→ **Text passage**
- Opening Delimiter -
At a debate late last year attended by homeowners groups in pricey Holmby Hills, the four leading Los Angeles mayoral candidates, Wendy Greuel, Jan Perry, Eric Garcetti and Kevin James, were asked to give their 10-second elevator pitch on why they should represent a city of 3.8 million.

The candidates laughed, as if to imply, “How silly, 10 seconds, not nearly enough time to describe my unique background and nuanced positions.”

But before the moderator could even say, “Kevin, what's your…”, James popped up from his chair and, without hesitation, gave the audience 12 words: “I'm the only candidate in this race that has not bankrupted the city.”

Following the debate, the wealthy, well-informed and politically active crowd answered a questionnaire. “If the election were held today, which candidate would you vote for?” it asked. More than half chose James. “Kevin is the only one with independence,” one wrote. Another said: “Let's start again. How much worse can it be?”

For most of 2012, the gay, socially moderate Republican was the clear no-chance candidate. An unscientific survey of top political insiders by the L.A. Weekly's Patrick Range McDonald ranked James' chances of winning at somewhere between zero and less than zero.

Virtually unknown despite his late-night radio show on KRLA, James, a former U.S. attorney, was routinely confused with the star of the CBS sitcom The King of Queens and such films as Here Comes the Boom.

Two finalists will emerge in the March 5 primary from among the four leading candidates, and the math says those two must win at least 25 percent of the vote to shut out the rest of the big field and get on the ballot for the May runoff. Yet only about 20 percent of registered voters in L.A. are Republican. Even if James got most of them, he wouldn't get all. He needs lots of independents and Democrats — a very difficult thing for a newbie to pull off.

But James is moving up in the world, from no shot to dark horse. While his standout debating style has been leaving the politically experienced but often deadly dull top candidates Perry, Garcetti and Greuel in the dust, mayoral debates — ignored by most voters — don't elect anyone.

In November, however, Fred Davis entered the picture. Davis, a former ad man turned Republican media specialist and political strategist, helped create such infamous political messages as the anti-Obama “Celebrity” commercial and the Carly Fiorina “Demon Sheep” commercial featuring sheep with digitally enhanced, eerie red eyes.

“By the time you get to the office, you've been exposed to 10,000 advertising messages,” Davis says. “How many do you remember? Well, you remember ours.”

Davis has never worked in local politics, but James approached Davis at an event where the infamous ad man was speaking.

“My name's Kevin James,” he said. “I'm running for mayor.”

“Mayor of what?” Davis asked.

“Mayor of L.A.!”

Davis rolled his eyes. He recalls thinking, “How many Republican officeholders do we even have? This is not a natural thing.” (Just four of 32 elected officeholders in L.A. city, school and county government are Republicans: L.A. County Sheriff Lee Baca, county Supervisors Mike Antonovich and Don Knabe and City Councilman Mitch Englander.)

Davis believes that James' homosexuality offers assurance to L.A. voters that, while fiscally conservative, he's socially liberal. James was an early supporter of gay marriage and gays in the military.

But unlike the socially liberal-to-moderate Riordan, James doesn't have gobs of money to play against the monied Democrats in the race. So Davis decided to create and control a PAC that supports James but is operated separately from his campaign. Contributors to political action committees can give as much money as they want, and by mid-December Davis had raised “in the mid-six figures.” That's not yet the mountainous $2.8 million raised by both Greuel and Garcetti, but like them, Davis hopes to tap big special interests. He aims to collect between $3 million and $4 million before the March 5 primary.
- Closing Delimiter -
→ **Entries drawn from a collection**
- Opening Delimiter -
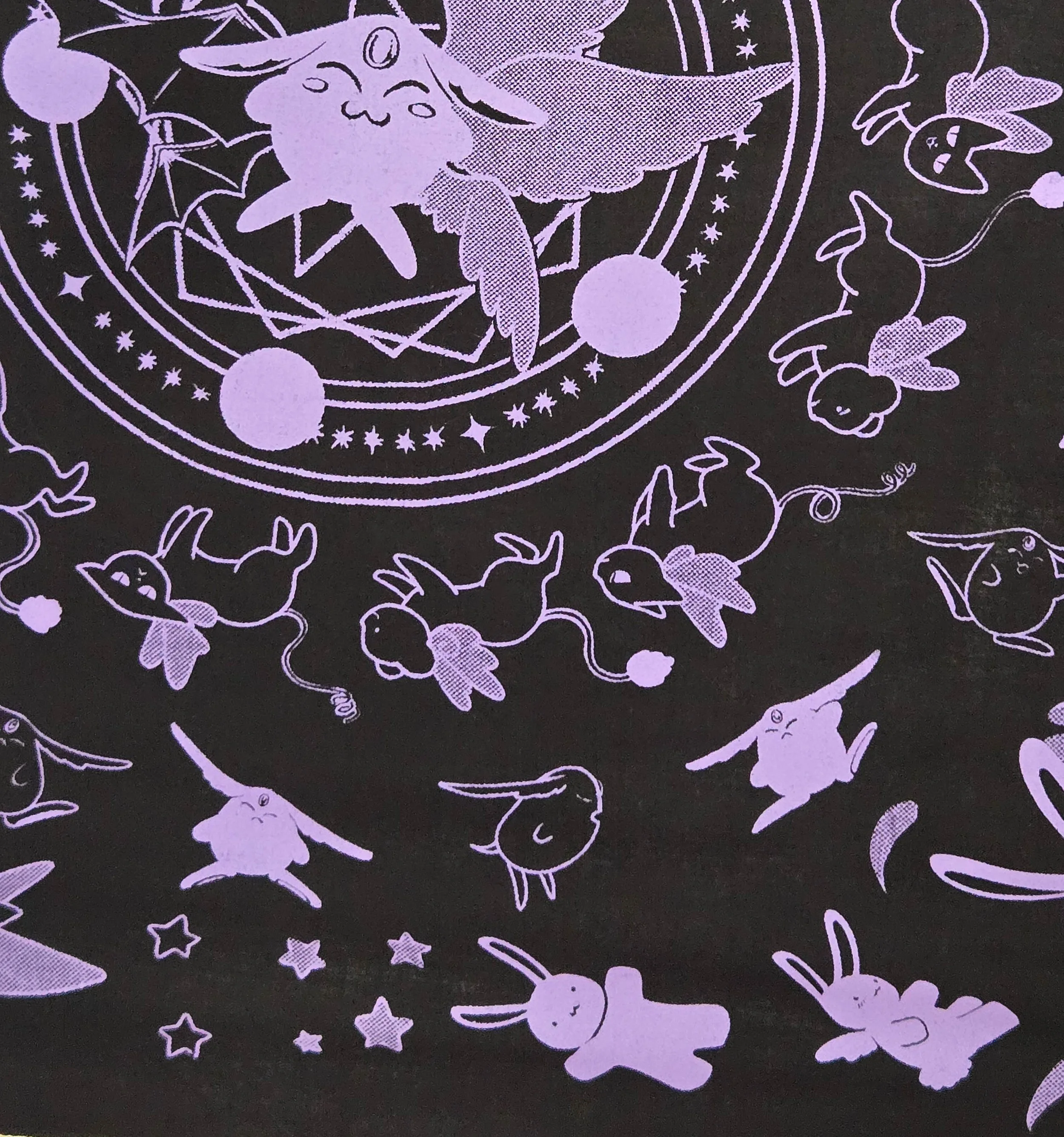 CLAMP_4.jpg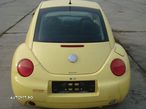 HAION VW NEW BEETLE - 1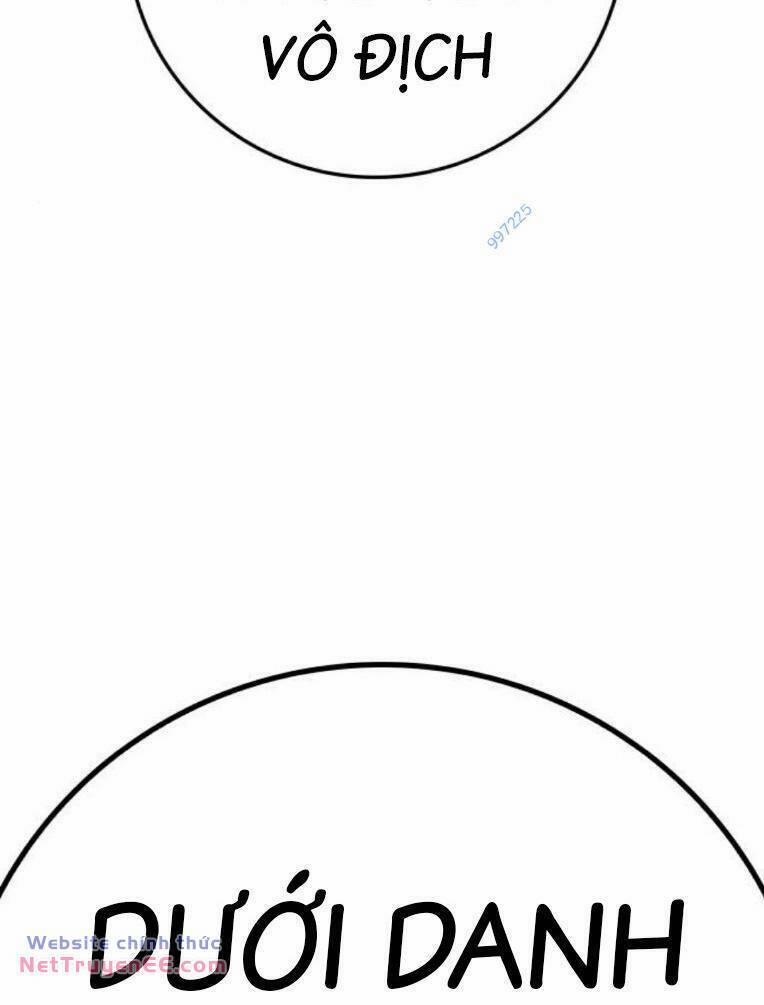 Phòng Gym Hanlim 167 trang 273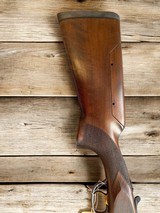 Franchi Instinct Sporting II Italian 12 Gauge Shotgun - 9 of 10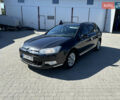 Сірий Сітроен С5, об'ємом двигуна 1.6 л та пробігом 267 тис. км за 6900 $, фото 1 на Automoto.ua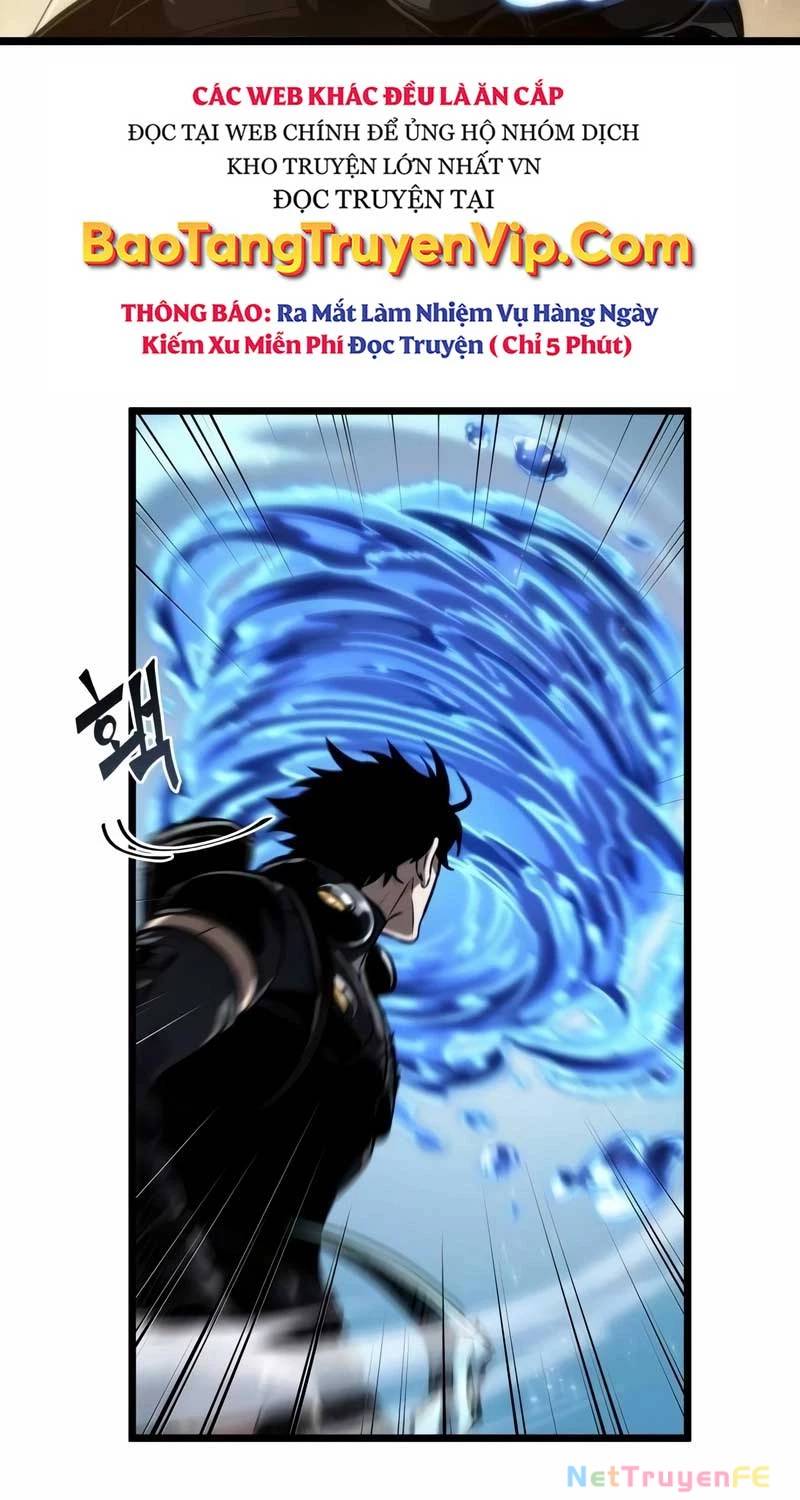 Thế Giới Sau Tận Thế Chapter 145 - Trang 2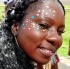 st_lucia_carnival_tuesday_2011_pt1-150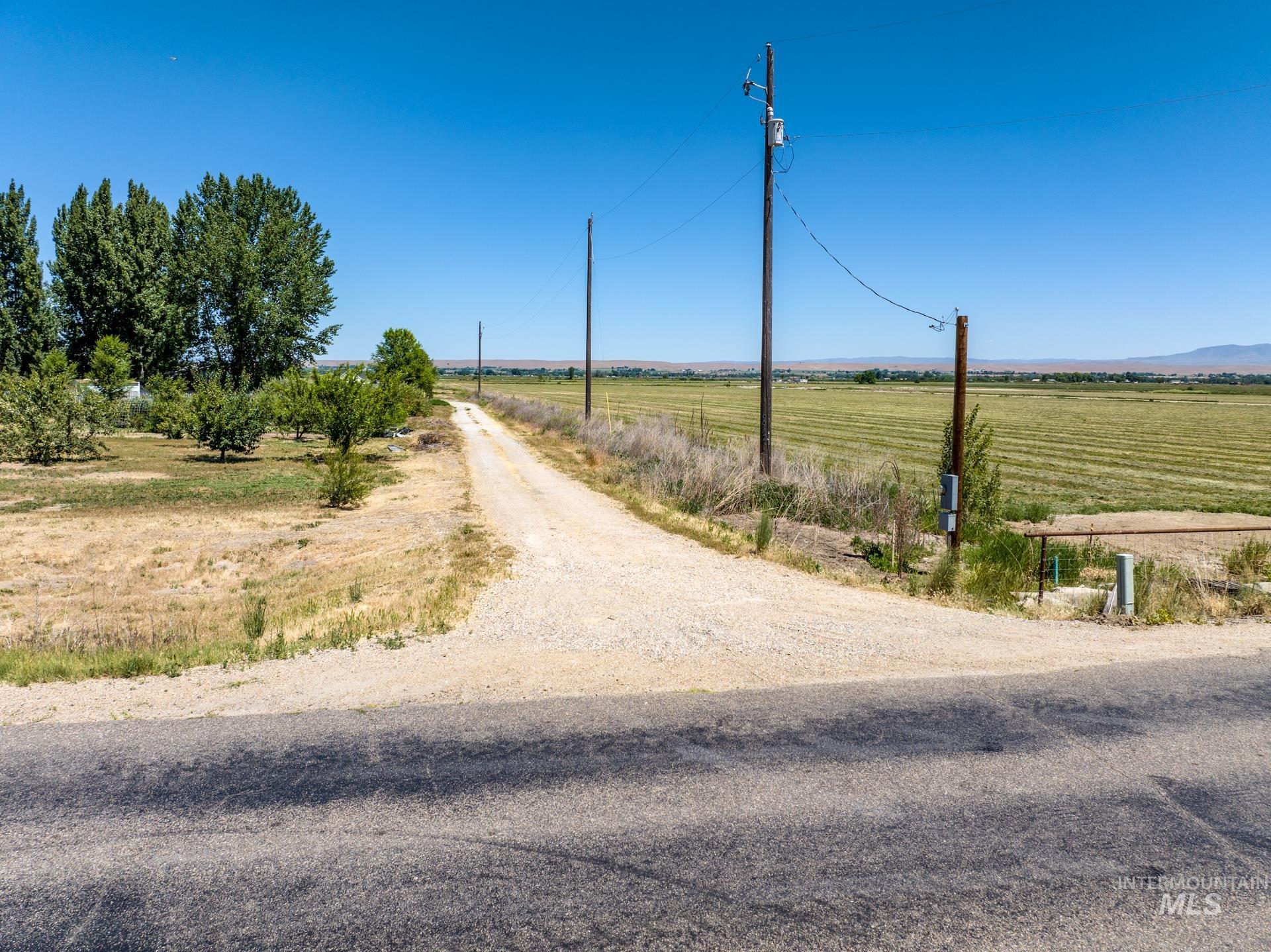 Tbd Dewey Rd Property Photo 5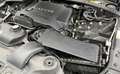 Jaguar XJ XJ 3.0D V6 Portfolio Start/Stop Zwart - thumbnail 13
- Closing Delimiter -
→ **Tasks and exercises**
**a.** According to the article on the Los Angeles mayoral race, how much had Fred Davis raised for the PAC by mid-December?
**b.** Indicate whether each of the following statements agrees with the article on the Los Angeles mayoral race: (i) About 20 percent of registered voters in Los Angeles are Republican. (ii) Fred Davis had previously worked in local politics. (iii) Kevin James was an early supporter of gay marriage.

→ **Answer section**
**a.** By mid-December, Davis had raised "in the mid-six figures."

**b.**
(i) Yes: "only about 20 percent of registered voters in L.A. are Republican."
(ii) No: "Davis has never worked in local politics."
(iii) Yes: "James was an early supporter of gay marriage and gays in the military."